§ Texto extraído

Pero sobre todo, Gran Torino es
una película que habla sobre las tensiones que provoca el racismo
latente en la sociedad norteamericana, ese racismo endémico que se
transmite de generación en generación entre los americanos altos, rubios
y de ojos azules, los anglosajones que se consideran auténticos
herederos del imperio. Kowalski detesta a los asiáticos, de hecho peleó
contra ellos en la guerra de Corea y no hay nada que le repela más que
un amarillo con sus extrañas costumbres de amarillo y sus comidas
especiadas de amarillo. Tal es su rechazo que no siente rubor en
dirigirse a ellos, abiertamente, como Rollito de Primavera o Fu Manchú.
El viejo veterano se siente enfermo, perdido, desubicado, fuera de su
mundo desde el fallecimiento de su mujer y más aún desde que se ha dado
cuenta del egoísmo de sus hijos, que ya solo lo visitan muy de vez en
cuando, siempre protocolariamente, por quedar bien y para regalarle
cosas inservibles, como un absurdo teléfono de urgencias con números
gigantes para enfermos terminales que él siente como un preludio
funesto, una señal inequívoca de que hasta su propia familia quiere
enterrarlo antes de tiempo para quedarse como herencia con su preciado
auto. En las dos horas que dura la cinta se explica todo lo que está
sucediendo en la epidermis de la convulsa sociedad norteamericana. Las
familias de blancos han abandonado los barrios periféricos y sus casas
son ocupadas ahora por inmigrantes llegados, como un tsunami, desde
todos los rincones del mundo. Familias enteras de asiáticos, negros e
hispanos se hacinan en estas antiguas urbanizaciones en otro tiempo
prósperas y ahora sucias e inseguras donde ni siquiera la Policía se
atreve a entrar. Las bandas de jóvenes que campan a sus anchas son los
auténticos amos del barrio y extienden la ley del terror por todo el
vecindario. Drogas, robos, violaciones están a la orden del día. Thao es
uno de esos hijos de inmigrantes, un buen chaval que está siendo
acosado por los pandilleros que lo quieren reclutar para integrarlo en
sus actividades violentas. Una noche los jefes de la banda le obligan a
robar el Gran Torino de Kowaslki y es ahí donde el viejo va a abrir una
puerta de su vida que ni siquiera sabía que existía. Kowalski sorprende
al joven robando su precioso Torino pero lejos de castigarlo entabla una
amistad con él (lo rebautiza como Atontao, toda una muestra de afecto
para un cascarrabias como él) y conoce a Sue, la adorable hermana del
chico, y al resto de la familia de los hmongs. Walt descubre con
sorpresa que el clan de Thao no solo es gente amable, solidaria y
afectiva, sino que cuando lo invitan a su casa lo acogen con una
hospitalidad tierna y cariñosa, mayor y más sincera si cabe que la
demostrada por sus propios hijos y nietos.

§ Entradas de un conjunto de datos
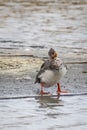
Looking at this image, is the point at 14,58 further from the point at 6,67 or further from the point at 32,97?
the point at 32,97

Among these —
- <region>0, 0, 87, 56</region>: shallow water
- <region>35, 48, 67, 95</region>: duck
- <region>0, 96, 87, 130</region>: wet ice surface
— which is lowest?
<region>0, 96, 87, 130</region>: wet ice surface

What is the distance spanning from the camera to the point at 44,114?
9.40m

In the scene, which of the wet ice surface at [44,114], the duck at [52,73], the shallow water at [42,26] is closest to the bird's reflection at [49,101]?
the wet ice surface at [44,114]

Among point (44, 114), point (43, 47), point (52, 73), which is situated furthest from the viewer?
point (43, 47)

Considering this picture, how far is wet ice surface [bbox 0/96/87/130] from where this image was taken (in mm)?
8594

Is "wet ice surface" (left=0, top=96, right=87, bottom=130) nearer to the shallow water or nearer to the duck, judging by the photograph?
the duck

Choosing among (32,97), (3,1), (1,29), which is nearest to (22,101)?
(32,97)

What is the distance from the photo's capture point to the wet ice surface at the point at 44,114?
859 cm

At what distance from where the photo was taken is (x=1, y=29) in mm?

§ Tarea 1
En el texto sobre Gran Torino, ¿qué regalo de sus hijos percibe Kowalski como un preludio funesto?
§ Tarea 2
Prosigue el texto sobre Gran Torino a partir de su última oración.
Las entradas no hacen falta.

§ Respuesta 1
Un absurdo teléfono de urgencias con números gigantes para enfermos terminales.

§ Respuesta 2
Al final, el anciano veterano de Corea
ve cómo su corazón se ablanda y decide llevar a cabo un último
sacrificio, un verdadero acto de amor hacia aquellas gentes que viven
marginadas por un sistema económico injusto y aterrorizadas por los
pandilleros. Gran Torino es un canto a la tolerancia y a la convivencia
entre culturas, una película de las más hermosas que yo haya visto
jamás. Freddy Gray, ese chico de Baltimore que acaba de ser asesinado a
manos de unos policías salvajes, no tuvo la suerte de que se cruzara en
su camino un Walt Kowalski dispuesto a defenderlo hasta sus últimas
consecuencias, un soldado retirado del frente de la vida decidido a
hacer justicia en su nombre. Un viejo carca chapado a la antigua que
aparentaba ser un racista recalcitrante pero que a fin de cuentas, y sin
él apenas saberlo, no era más que eso. Un sentimental.